Wade’s book is broken into chapters that address the major aspects of vision: Light and the Eye; Color; Subjective Visual Phenomena; Motion; Binocularity; Space; Illusions. Each chapter is then broken into smaller sections covering different phenomena within that aspect. For example, in the chapter covering subjective visual phenomena, there are sections on afterimages, dark and light adaption, visual persistence, pressure figures, and other events of vision that depend on subjective or individual conditions. It makes for intriguing reading to see how a trivial visual phenomena such as pressure figures (if you are in a dark room, and press your finger against your closed eye, you will see patterns of light and color that appear to correspond to the amount and location of the pressure) has actually aroused the speculation and curiosity of thinkers ranging from Lucretious, to Descartes, to Newton, and to Goethe. What is valuable about the method of organization Wade has chosen is that it gives the reader a real taste of the way a natural scientist viewed his or her work in the age prior to the extreme specialization of scientific inquiry in the modern age. By seeing all the different kinds and aspects of vision broken up into categories and and lists, and seeing then the observations that thinkers and researchers made for each topic, one gets a feel for what it would have meant to be knowledgeable about vision in the time of Aristotle, Acquinas, Goethe, and others.

The excerpts that Wade presents range from a single sentence to a full paragraph, and are always presented chronologically in each subsection, with the earlier authors coming first. These excerpts are illustrative in two ways. First, one can see the development from one author to the next, and how certain ideas, preconceptions, or approaches to the phenomena in question shift and change. Second, in even the most banal of topics, such as that of the effects and causes of squinting, the excerpts more often than not give the reader a glimpse into the general conception of the nature of perception and sensibility that is at work in the philosopher’s and scientist’s thinking taken as a whole. But it is here that it is important to realize what this volume does not offer. Being simply a sourcebook of excerpts, the reader is left to his or her own imagination or research to truly understand, for example, why the ancients understood the eye to have a fire within it, and how, and for what reasons, this conception would have been abandoned or modified.
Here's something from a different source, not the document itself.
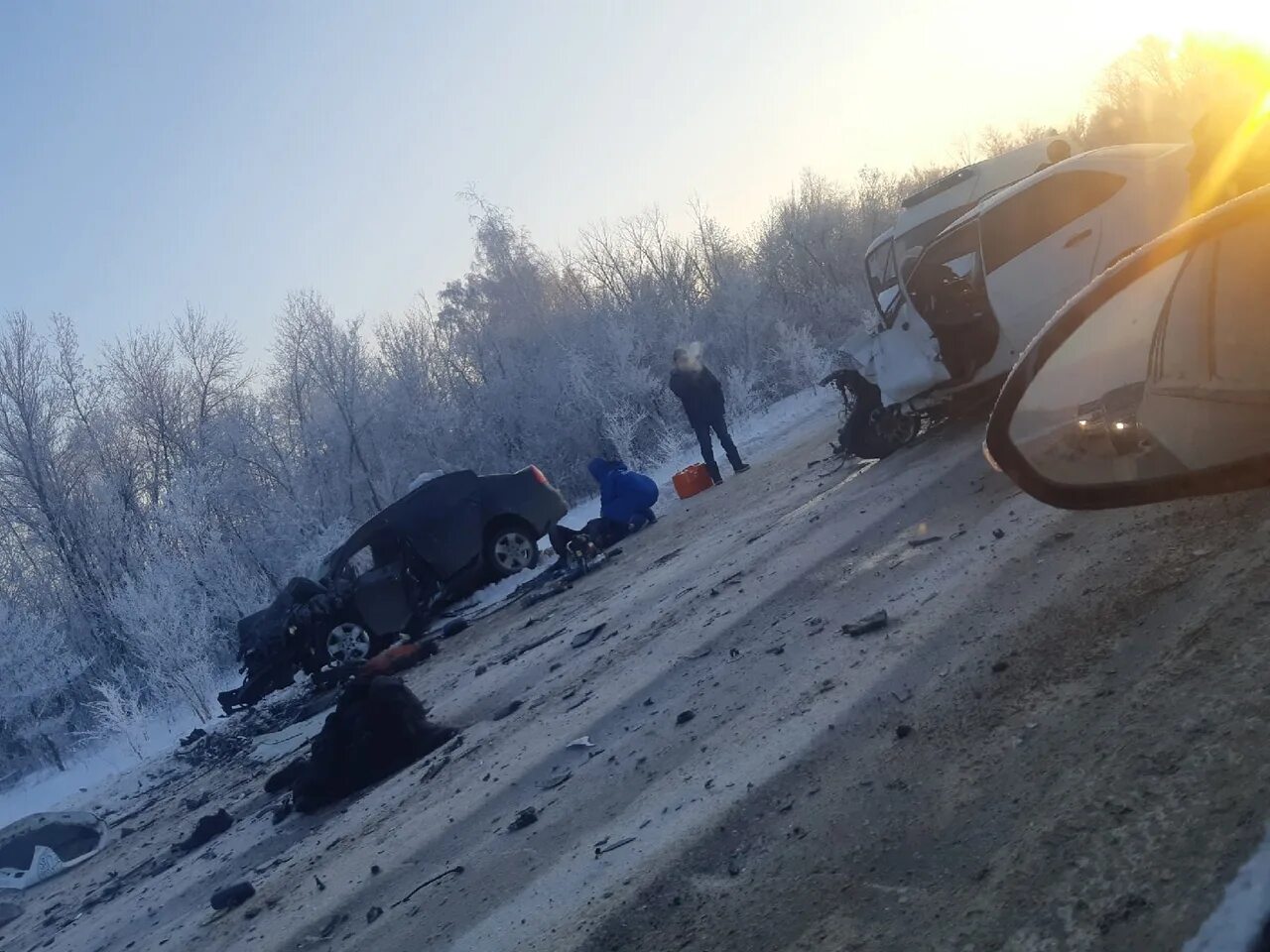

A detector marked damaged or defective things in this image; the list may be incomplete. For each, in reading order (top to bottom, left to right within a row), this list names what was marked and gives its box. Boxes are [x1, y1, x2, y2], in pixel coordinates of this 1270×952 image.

In other words, one cannot expect to find in a collection of excerpts an exhibition of the underlying history of philosophical, scientific, and even spiritual transformations that in fact anchor why a given thinker or scientist approached their subject as they did. Additionally, it is of the nature of an excerpt that it only gives the barest hint or glimpse of the philosopher’s or scientist’s overall project and worldview. What Descartes said, for example, about the nature of vision and why he said it are two different things.
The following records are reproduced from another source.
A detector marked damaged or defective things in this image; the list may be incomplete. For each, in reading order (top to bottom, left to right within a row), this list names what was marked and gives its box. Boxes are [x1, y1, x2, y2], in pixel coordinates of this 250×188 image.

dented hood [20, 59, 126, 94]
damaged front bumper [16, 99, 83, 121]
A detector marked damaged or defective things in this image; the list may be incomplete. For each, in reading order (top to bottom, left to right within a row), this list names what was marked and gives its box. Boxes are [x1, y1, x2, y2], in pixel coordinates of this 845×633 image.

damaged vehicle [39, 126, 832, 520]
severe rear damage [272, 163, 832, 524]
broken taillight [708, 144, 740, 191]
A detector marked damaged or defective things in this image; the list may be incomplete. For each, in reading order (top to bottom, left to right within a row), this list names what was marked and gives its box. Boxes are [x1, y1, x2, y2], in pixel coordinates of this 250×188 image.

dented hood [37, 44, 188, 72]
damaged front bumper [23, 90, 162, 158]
But as a kind of reader to stimulate the imagination and reflection of either a philosopher or researcher interested in the phenomena of our sight, this book is a valuable tool. The author includes an extensive bibliography (one can imagine), as well as introductory paragraphs for each chapter and section situating and explaining the phenomena at question. A very nice work, and eminently enjoyable for anyone seeking to understand the historical depth of our philosophical and scientific curiosity about what it means for us to be both sensing and knowing beings.

Paul J. Canis recently completed his Ph.D. in philosophy, and is working on a book on the history of the aesthetics of the sublime from Kant to Nietzsche. His interests include the phenomenology of perception, German Idealism and Romanticism, and the aesthetics of industrial artifacts.